___ TEXTE ÉTUDIÉ

Métastase fit les plus grandes folies, non par haine, mais par amour, et peint cette passion avec une vérité et une grâce charmantes. Chez Métastase, comme dans la musique, un tyran cruel n’est qu’un homme qui ne peut pas aimer ; au contraire, les tyrans d’Alfieri sont excellents. Voyez Philippe II ; mais ses princesses sont des pédantes insupportables. Au total, sa poésie manque de relief et de vie, ses pièces sont un peu des tragédies de collège ; on sent que l’auteur n’a jamais commandé une compagnie, ni administré une sous-préfecture.

Alfieri a évité quelques-uns des ridicules de Racine, qui, ayant à peindre, comme il le dit lui-même, cette amitié si célèbre dans l’antiquité, d’Oreste et de Pylade, nous montre Oreste tutoyant Pylade, tandis que Pylade lui répond vous et seigneur. Le drame barbare de la Porte-Saint-Martin n’a rien de plus baroque lorsqu’il nous montre les courtisans du duc d’Orléans régent s’appelant entre eux Votre Seigneurie, comme des pairs de Louis XVIII. Racine était au niveau de son siècle en faisant parler ainsi Pylade.

______
___ MATÉRIEL SOURCE

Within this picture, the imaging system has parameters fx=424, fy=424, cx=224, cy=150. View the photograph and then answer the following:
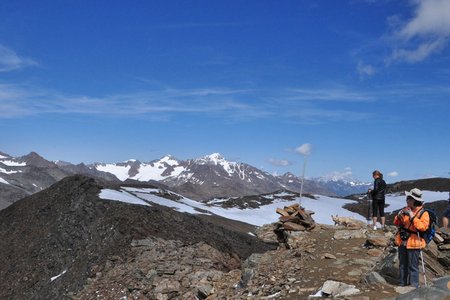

______

:: CONSIGNE ::
D'après le texte étudié, par quels mots Pylade s'adresse-t-il à Oreste chez Racine ?

:: RÉPONSE ::
Pylade lui répond « vous » et « seigneur ».